Every domain you look up in Silent Push comes with **complete historical WHOIS data,**including every change, every registrant, every email, every name server, going back years. And every blue value is a **one-click pivot** across the entire Silent Push WHOIS database.

This is how you turn one phishing domain into an entire actor’s portfolio.

[WHOIS.mov](https://cdn.document360.io/8e5460b3-9d96-4b01-8bb3-6591a4af3a8c/Images/Documentation/WHOIS(1).mov)

## Open Any Domain in Total View

Search any domain. Click the result and you’re now in **Total View**.

Scroll down and click the **WHOIS** tab.

The moment the tab loads, you get:

- **First Seen Date** – when the WHOIS record was originally created
- **Current & Historical SOA records**
- **Complete change timeline** – every single WHOIS update with exact dates

## Expand Any Date

Click the **Expand** arrow next to any date, even if nothing looks changed.

You now see **every field Silent Push captured at that exact moment**:

- Registrant Name / Organization
- Registrant Email (the real jackpot)
- Registrant Phone & Address
- Name Servers (past and present)
- Registrar
- All dates (creation, updated, expiry)

On the right: **Previous Value** vs **New Value** — instantly spot stealthy changes.

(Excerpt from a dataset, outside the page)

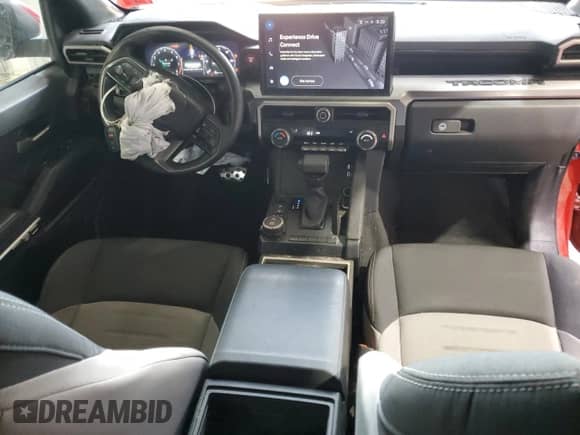 2024 Toyota Tacoma SR5 with VIN 3TYLB5JN8RT009946, listed as a Copart auction lot 62563025 with 17,752 mi miles and Salvage title. Bid and sale history available at DreamBid. Image 8.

## One-Click Pivot on Anything Blue

- No copying. No pasting. Just click.
  - Click a blue **registrant email,** and Silent Push instantly shows every domain ever registered with that exact email.
  - Click a blue **name server,** and you’ll see every domain that has ever used it.
  - Click a blue **registrant name** or **organization,** and the same thing happens.

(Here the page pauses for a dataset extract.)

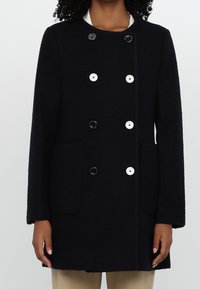 Femme portant un manteau noir à double boutonnage avec des boutons alternés noirs et blancs et deux poches avant, portant un pantalon beige visible en dessous.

## Real-World Example Workflows

- **Who really owns this phishing domain?**
  - Open Total View, go to the WHOIS tab, expand the latest date, click the blue registrant email, and instantly see dozens of other domains registered with the same address.
- **Is this hosted on bulletproof infrastructure?**

Look at the name server history, click on an old name server, and instantly reveal hundreds of malicious domains that used the same provider.
- **Did the actor try to cover their tracks?**

Check the timeline, expand multiple dates, and watch them switch from a real name to “PrivacyProtect.org” or “Redacted for Privacy”.

## Tips

- Always expand **multiple dates** — actors frequently flip back and forth between identities.
- Combine with the **PADNS** tab to see which IPs those old name servers pointed to.
- Combine with the **Web Search** tab to spot reused registrant emails on a completely different infrastructure.